## Start Passage shown

More than 70 percent of our planet is covered by water. Engineering for the marine environment covers the design and production of all types of systems to operate successfully in this often harsh and demanding environment. In addition to traditional naval architecture and marine engineering, instruction is offered in offshore engineering, coastal engineering, and marine environmental engineering. Recent graduates are active in design and research related to offshore oil and gas exploration and production platforms. Others are involved in overcoming water-borne pollution transport in the Great Lakes and the oceans, and coastal erosion predictions, as well as the design of traditional ships, submersibles, high-speed vessels and recreational craft. A number of our alumni have leading roles in the design of America's Cup racing yachts.

Since the design of modern marine systems encompasses many engineering fields, graduates of this department are called upon to handle diverse professional responsibilities; therefore, the program includes study in the fundamentals of the physical sciences and mathematics as well as a broad range of engineering aspects that constitute design for the marine environment. To provide the appropriate educational breadth, it is also desirable that as many courses in the humanities and social sciences be elected as can be accommodated. It is recognized that the undergraduate program cannot, in the time available, treat all important aspects of engineering for the marine environment that may be desired by the student; therefore, graduate work is encouraged.

Ship and offshore platform analysis and design require knowledge of hull geometry, vessel arrangements, hydrostatic stability, structures, resistance, propulsion, maneuvering, and seakeeping. Other areas of concern are the economic aspects of design and operation, production, model testing, propeller and control theory, vibration problems, and piping and electrical system analysis and design.

## End Passage shown
## Start Recorded data

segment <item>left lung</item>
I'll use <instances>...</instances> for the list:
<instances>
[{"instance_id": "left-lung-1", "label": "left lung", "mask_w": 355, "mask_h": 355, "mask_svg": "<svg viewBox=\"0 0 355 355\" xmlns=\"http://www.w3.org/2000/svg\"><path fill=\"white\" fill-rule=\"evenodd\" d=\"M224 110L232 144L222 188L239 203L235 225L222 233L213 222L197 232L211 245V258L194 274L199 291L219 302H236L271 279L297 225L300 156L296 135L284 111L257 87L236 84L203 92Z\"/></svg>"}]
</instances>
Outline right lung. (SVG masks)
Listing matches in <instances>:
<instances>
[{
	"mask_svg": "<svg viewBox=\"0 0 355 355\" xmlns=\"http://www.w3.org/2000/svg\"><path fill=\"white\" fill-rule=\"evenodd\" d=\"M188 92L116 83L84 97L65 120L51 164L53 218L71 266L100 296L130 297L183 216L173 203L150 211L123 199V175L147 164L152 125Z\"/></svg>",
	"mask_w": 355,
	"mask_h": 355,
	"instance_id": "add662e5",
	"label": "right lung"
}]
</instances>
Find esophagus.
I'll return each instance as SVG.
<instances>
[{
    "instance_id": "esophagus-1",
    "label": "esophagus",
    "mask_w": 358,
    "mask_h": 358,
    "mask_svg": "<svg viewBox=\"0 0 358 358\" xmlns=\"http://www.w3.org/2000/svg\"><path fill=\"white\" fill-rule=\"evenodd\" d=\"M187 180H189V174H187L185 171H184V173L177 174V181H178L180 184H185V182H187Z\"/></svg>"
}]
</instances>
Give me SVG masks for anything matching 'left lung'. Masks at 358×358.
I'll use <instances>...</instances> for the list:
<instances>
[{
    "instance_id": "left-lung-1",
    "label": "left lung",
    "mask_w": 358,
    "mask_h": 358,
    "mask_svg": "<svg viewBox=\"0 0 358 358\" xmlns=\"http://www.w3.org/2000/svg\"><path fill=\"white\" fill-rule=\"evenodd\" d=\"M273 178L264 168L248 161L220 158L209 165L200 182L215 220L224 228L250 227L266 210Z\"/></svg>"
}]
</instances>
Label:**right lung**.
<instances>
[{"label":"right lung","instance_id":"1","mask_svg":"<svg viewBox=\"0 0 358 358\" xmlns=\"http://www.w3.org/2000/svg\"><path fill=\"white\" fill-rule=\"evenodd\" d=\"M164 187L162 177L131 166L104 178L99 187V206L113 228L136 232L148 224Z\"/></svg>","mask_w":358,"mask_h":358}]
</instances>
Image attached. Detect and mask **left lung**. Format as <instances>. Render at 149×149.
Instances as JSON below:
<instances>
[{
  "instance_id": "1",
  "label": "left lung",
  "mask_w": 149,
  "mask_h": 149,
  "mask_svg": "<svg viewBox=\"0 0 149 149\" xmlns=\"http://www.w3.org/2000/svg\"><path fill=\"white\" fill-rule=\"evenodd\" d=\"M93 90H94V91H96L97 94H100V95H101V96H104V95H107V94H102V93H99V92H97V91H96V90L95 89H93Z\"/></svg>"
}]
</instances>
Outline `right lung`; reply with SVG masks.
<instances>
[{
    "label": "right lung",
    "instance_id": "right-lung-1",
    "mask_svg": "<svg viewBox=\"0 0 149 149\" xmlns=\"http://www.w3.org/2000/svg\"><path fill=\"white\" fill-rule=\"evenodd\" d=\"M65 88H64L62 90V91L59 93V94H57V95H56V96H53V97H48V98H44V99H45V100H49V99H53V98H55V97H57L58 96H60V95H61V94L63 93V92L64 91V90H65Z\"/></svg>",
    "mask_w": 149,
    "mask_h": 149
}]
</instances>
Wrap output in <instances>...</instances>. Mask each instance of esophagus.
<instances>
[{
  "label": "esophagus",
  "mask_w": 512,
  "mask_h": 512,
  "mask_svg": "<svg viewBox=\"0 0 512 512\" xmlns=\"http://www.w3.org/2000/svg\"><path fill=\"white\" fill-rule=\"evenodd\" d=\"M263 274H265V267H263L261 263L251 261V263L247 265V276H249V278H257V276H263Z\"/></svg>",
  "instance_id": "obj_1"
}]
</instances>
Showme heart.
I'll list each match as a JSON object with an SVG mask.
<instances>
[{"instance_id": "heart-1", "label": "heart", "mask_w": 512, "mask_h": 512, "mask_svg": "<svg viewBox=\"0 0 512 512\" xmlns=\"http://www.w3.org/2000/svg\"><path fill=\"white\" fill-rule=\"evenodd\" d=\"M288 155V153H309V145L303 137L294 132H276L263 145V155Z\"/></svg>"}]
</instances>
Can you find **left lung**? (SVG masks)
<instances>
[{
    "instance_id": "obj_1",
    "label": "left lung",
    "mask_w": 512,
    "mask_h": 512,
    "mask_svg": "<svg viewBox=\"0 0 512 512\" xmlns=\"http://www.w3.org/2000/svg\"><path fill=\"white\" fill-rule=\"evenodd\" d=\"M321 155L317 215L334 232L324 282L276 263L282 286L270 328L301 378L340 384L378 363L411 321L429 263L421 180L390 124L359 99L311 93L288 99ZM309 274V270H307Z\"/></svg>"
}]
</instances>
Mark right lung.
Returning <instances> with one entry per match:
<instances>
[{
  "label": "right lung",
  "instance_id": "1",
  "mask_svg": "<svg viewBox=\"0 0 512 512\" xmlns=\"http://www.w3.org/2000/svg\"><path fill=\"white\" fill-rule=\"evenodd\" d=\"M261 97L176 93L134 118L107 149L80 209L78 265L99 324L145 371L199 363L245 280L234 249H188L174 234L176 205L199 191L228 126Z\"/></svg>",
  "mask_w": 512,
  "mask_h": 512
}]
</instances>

## End Recorded data

Task instructions »
a) How many lines of the entries contain the string "esophagus"? Reply with the number alone.
b) How would the passage on engineering for the marine environment continue after its last sentence? Write what comes next.

Final answers »
a) 5

b)
The undergraduate degree program is arranged to give the student a broad engineering mechanics education by requiring basic courses in the areas of structural mechanics, hydrodynamics, marine power systems, and marine dynamics. These courses cover engineering fundamentals and their application to the design and construction of marine vehicles and systems. Courses in marine structures deal with the design and analysis of marine vehicles and platforms including static strength, fatigue, dynamic response, safety, and production. Resistance, maneuvering, and seakeeping characteristics of bodies in the marine environment are the subject matter for courses in marine hydrodynamics. Marine power systems involve all the mechanical systems on a marine vehicle with particular emphasis on the selection and arrangement of the main propulsion system. In marine dynamics, the student studies the vibrations of marine structures and engines and the rigid body responses of the vessel to wind and waves. Through the use of technical and free electives, students may decide to focus their education in areas such as:

• Marine Structures
• Ship Production and Management
• Sailing Yachts
• High Speed Craft
• Marine Power Systems

An integration of the material covered in earlier courses takes place in the two-semester, final design sequence. In the first course of this sequence, the student works on a class design project using state-of-the-art computer-aided design tools. In the second semester, the students form design teams and work on projects of their choosing. Recent final design projects included a Volvo 70 Around the World racing yacht, a ferry, a drillship, a mini-cruise ship, a trimaran ferry, a landing ship dock, and a mega yacht.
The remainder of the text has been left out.